Visions of Development
Films Division of India and the Imagination of Progress, 1948-75
Foreword by Arvind Rajagopal
Film as a medium of social development has a distinguished if little-known history in independent India. This book tells that fascinating story.
Description
Visions of Development examines the Indian state’s postcolonial development ideology between Independence in 1947 and the Emergency of 1975-77. Sutoris pioneers a novel methodology for the study of development thought and its cinematic representations, analysing films made by the Films Division of India between 1948 and 1975. By comparing these documentaries to late-colonial films on ‘progress’, his book highlights continuities with and departures from colonial notions of development in modern India.
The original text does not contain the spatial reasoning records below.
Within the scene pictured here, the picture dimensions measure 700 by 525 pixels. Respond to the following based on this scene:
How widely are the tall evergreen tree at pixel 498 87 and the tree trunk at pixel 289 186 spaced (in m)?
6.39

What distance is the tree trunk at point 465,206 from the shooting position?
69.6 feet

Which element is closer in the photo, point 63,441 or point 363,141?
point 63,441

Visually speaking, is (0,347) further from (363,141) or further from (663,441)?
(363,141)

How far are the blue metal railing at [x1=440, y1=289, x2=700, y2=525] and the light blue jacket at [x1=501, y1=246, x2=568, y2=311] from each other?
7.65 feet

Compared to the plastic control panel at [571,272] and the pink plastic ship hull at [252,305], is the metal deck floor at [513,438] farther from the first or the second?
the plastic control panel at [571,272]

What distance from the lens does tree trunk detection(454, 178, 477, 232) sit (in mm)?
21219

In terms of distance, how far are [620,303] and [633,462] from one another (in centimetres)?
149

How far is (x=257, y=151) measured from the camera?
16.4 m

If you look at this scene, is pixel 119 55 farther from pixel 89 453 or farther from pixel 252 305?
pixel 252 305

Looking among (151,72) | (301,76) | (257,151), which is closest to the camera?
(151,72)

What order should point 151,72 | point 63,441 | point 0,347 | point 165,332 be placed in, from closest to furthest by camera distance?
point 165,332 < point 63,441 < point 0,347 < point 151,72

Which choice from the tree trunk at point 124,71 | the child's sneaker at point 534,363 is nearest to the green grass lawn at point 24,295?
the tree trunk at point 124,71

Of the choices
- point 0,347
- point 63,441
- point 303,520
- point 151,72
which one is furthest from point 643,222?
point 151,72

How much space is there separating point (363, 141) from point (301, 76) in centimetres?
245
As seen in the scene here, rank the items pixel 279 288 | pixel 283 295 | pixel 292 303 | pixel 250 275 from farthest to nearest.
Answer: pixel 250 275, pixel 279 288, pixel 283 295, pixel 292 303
It is the first scholarly volume to be published on the history of Indian documentary film. Of the approximately 250 documentaries analysed by Peter Sutoris, many of which have never been discussed in the existing literature, most are concerned with economic planning and industrialisation, large dams, family planning, schemes aimed at the integration of tribal peoples (Adivasis) into society, and civic education.
Almost all films analysed in this volume are available for free online viewing through the website of the Films Division. Links are provided on the companion website www.visionsofdevelopment.com.
Reviews
‘Through the original prism of film documentaries, this captivating book sheds new light on the continuities and contrasts between economic policies in colonial and independent India.’ — Jean Dréze, Honorary Professor, Delhi School of Economics
‘This is the definitive book on the documentary films produced by the Films Division of India, and the pioneering role that this organization played in articulating and disseminating understandings of a “new India” in the years after independence. Painstakingly researched, bursting with original and often counter-intuitive insights about the fractured visions of development that emerged from an official state agency in the “high noon” of the developmental state, this pioneering book will be invaluable not just to students of Indian documentary film history, but those interested in wider questions of cultural politics; the aesthetics and politics of developmentalism; and the practices of postcolonial nationalism and state-formation.’ — Srirupa Roy, Professor and Chair of State and Democracy, Centre for Modern Indian Studies, University of Göttingen
‘Peter Sutoris has written an extremely well researched account of the evolution of the Indian documentary and its role in projecting “Visions of Development” during the Nehruvian and the post-Nehruvian eras of contemporary Indian history.’ –– Shyam Benegal
‘In this important book, Peter Sutoris provides a richly detailed account and astute analysis of documentary film-making as a feature of India’s national development regime during early decades of state planning. Using sources from previously untapped archives and insights from several disciplines, he shows how state programs and programming designed from above on lines inherited from India’s imperial past came to include voices from below that would help to propel India’s development regime into the age of globalization.’ — David Ludden, Professor of History, New York University
‘In this engaging book, Peter Sutoris ventures beyond the banalities of factories, tractors and statistics to look upon the dreams contained in the developmental imagination. It is to his credit that, as we share his view from a darkened cinema hall, we can still hear the sound of the projector in the background.’ — Benjamin Zachariah, University of Trier, author of Developing India: An Intellectual and Social History
‘Sutoris’s history of the Films Division of India is a landmark publication, the first meticulously researched book-length study of the subject. Its publication is extremely well timed to meet unprecedented public and scholarly interest in the output of the Films Division. Sutoris’s account of the production of government propaganda films proceeds against the backdrop of a very comprehensive analysis of statist developmentalist thought, thus ensuring the book’s appeal to historians and political scientists of the post-colony/Third World as well.’ — Kaushik Bhaumik, Associate Professor, Cinema Studies, Jawharlal Nehru University, India
Author(s)
Peter Sutoris is Lecturer in Climate and Development at the University of Leeds, and the author of Visions of Development (also published by Hurst) and Educating for the Anthropocene.